[The task]:
The records below must be reproduced exactly. Strip out the pictures.

◆ ◆ ◆

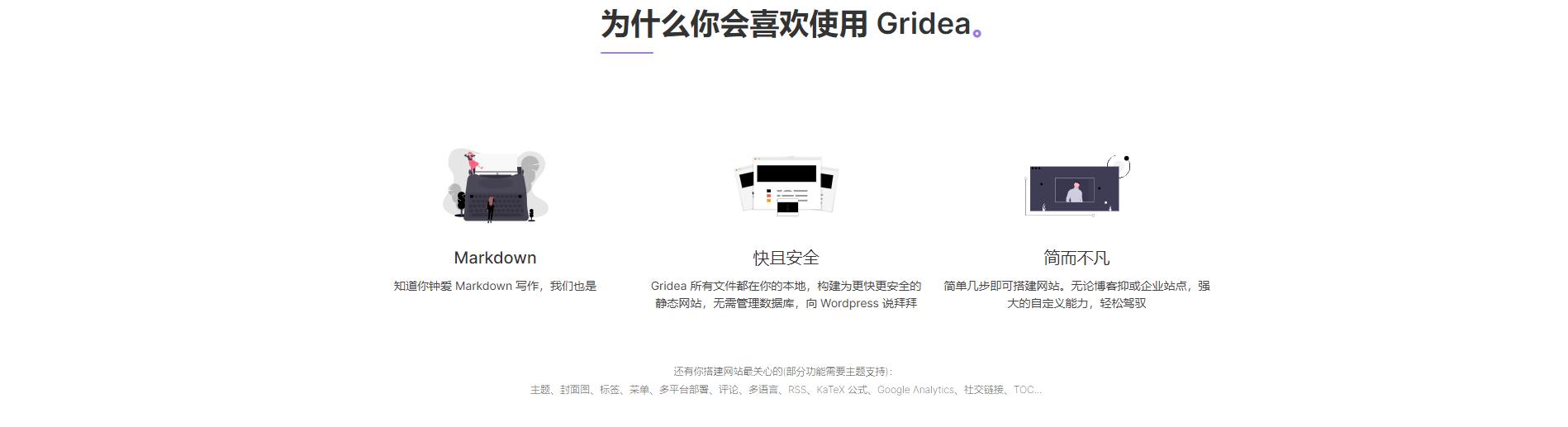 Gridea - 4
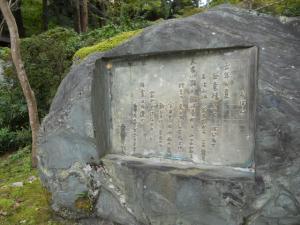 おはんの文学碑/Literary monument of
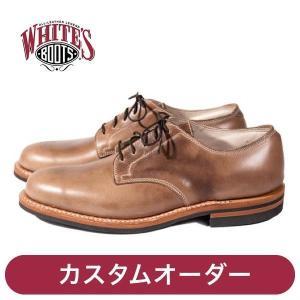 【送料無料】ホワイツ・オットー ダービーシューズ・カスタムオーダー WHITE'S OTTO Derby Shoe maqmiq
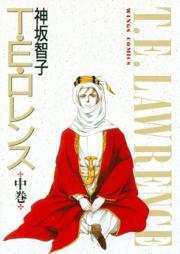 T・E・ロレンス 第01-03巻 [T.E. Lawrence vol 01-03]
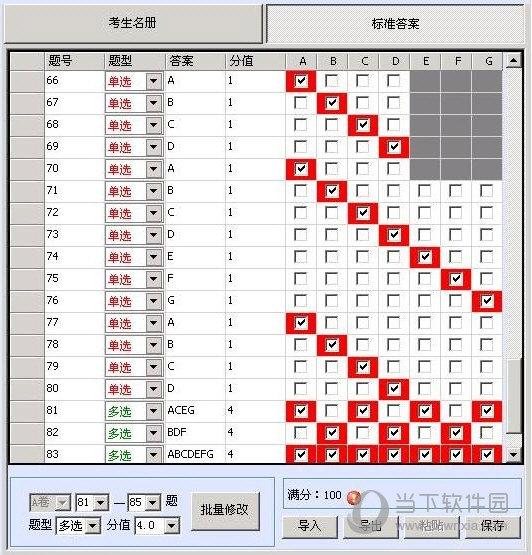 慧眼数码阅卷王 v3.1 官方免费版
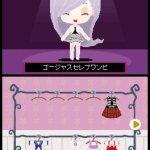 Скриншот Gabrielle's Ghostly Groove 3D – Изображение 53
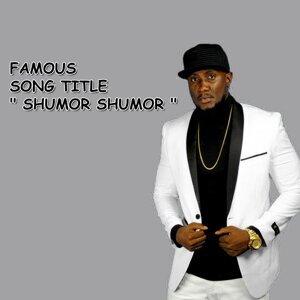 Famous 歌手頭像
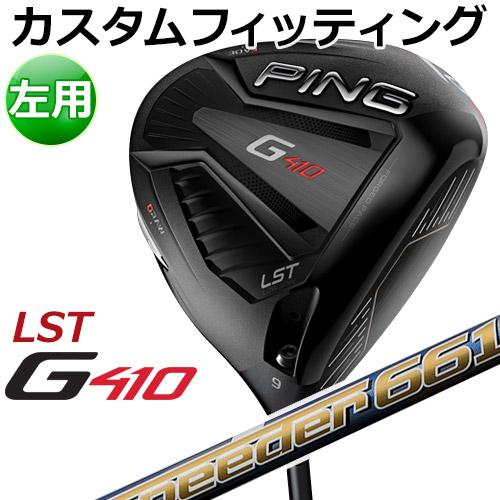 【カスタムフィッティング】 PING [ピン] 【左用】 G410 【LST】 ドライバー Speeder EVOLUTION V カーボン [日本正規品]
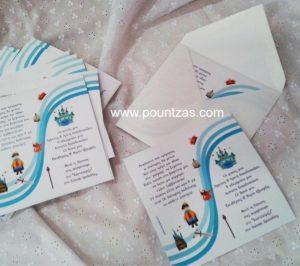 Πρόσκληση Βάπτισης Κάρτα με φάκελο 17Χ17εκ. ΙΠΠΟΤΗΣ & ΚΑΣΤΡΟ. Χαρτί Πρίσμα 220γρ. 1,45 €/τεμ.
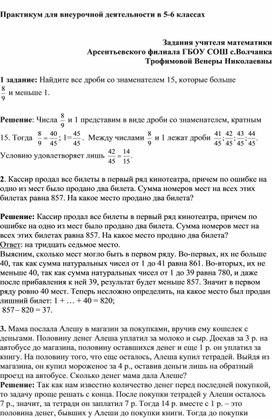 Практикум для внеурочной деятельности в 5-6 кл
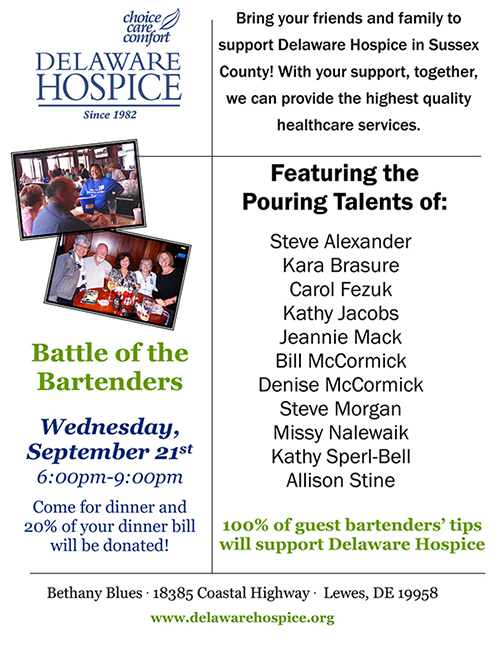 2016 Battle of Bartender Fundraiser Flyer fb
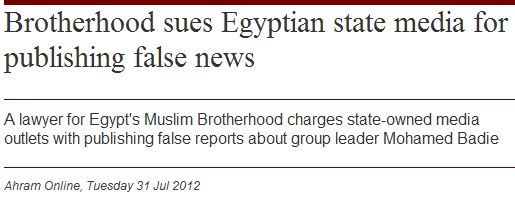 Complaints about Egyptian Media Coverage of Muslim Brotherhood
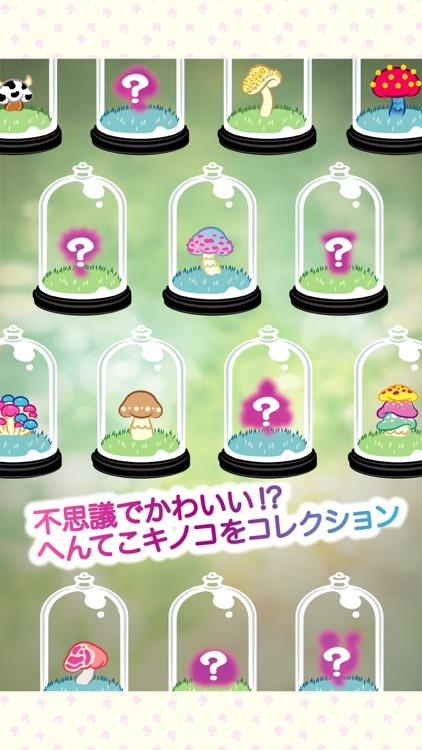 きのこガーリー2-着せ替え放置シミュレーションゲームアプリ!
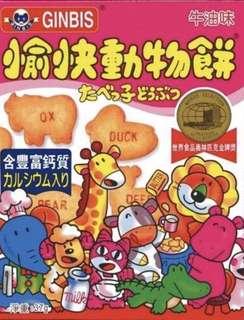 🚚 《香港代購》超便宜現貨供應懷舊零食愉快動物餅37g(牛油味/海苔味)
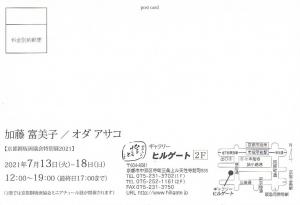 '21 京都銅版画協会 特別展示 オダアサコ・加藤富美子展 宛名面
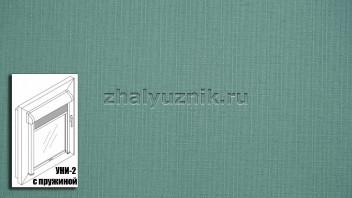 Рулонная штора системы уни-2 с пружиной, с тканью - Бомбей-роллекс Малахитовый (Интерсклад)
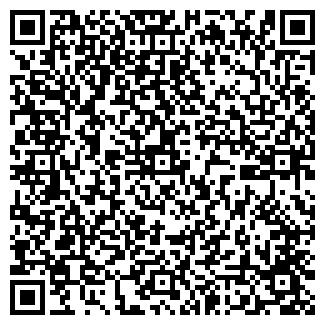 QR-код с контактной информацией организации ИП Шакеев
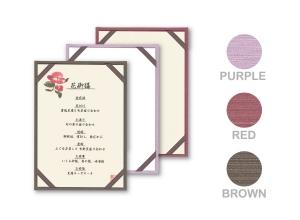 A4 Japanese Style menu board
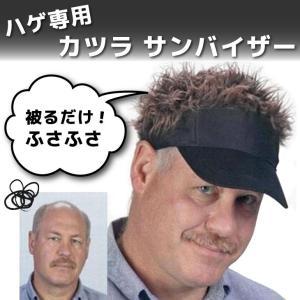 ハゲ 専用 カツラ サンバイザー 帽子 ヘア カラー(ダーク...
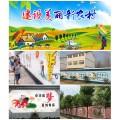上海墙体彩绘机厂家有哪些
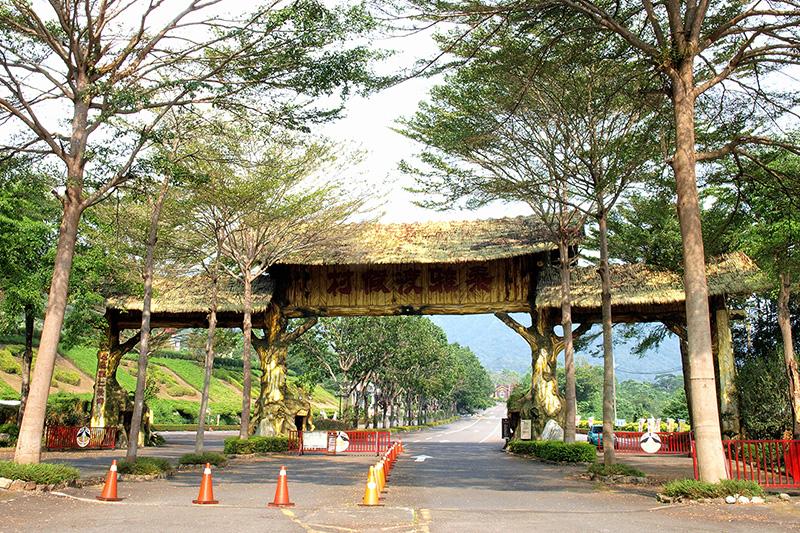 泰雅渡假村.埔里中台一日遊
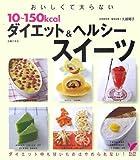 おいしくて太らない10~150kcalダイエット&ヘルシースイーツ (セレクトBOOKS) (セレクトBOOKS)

◆ ◆ ◆

[Completed exercise]:
 Gridea - 4
 おはんの文学碑/Literary monument of
 【送料無料】ホワイツ・オットー ダービーシューズ・カスタムオーダー WHITE'S OTTO Derby Shoe maqmiq
 T・E・ロレンス 第01-03巻 [T.E. Lawrence vol 01-03]
 慧眼数码阅卷王 v3.1 官方免费版
 Скриншот Gabrielle's Ghostly Groove 3D – Изображение 53
 Famous 歌手頭像
 【カスタムフィッティング】 PING [ピン] 【左用】 G410 【LST】 ドライバー Speeder EVOLUTION V カーボン [日本正規品]
 Πρόσκληση Βάπτισης Κάρτα με φάκελο 17Χ17εκ. ΙΠΠΟΤΗΣ & ΚΑΣΤΡΟ. Χαρτί Πρίσμα 220γρ. 1,45 €/τεμ.
 Практикум для внеурочной деятельности в 5-6 кл
 2016 Battle of Bartender Fundraiser Flyer fb
 Complaints about Egyptian Media Coverage of Muslim Brotherhood
 きのこガーリー2-着せ替え放置シミュレーションゲームアプリ!
 🚚 《香港代購》超便宜現貨供應懷舊零食愉快動物餅37g(牛油味/海苔味)
 '21 京都銅版画協会 特別展示 オダアサコ・加藤富美子展 宛名面
 Рулонная штора системы уни-2 с пружиной, с тканью - Бомбей-роллекс Малахитовый (Интерсклад)
 QR-код с контактной информацией организации ИП Шакеев
 A4 Japanese Style menu board
 ハゲ 専用 カツラ サンバイザー 帽子 ヘア カラー(ダーク...
上海墙体彩绘机厂家有哪些
 泰雅渡假村.埔里中台一日遊
 おいしくて太らない10~150kcalダイエット&ヘルシースイーツ (セレクトBOOKS) (セレクトBOOKS)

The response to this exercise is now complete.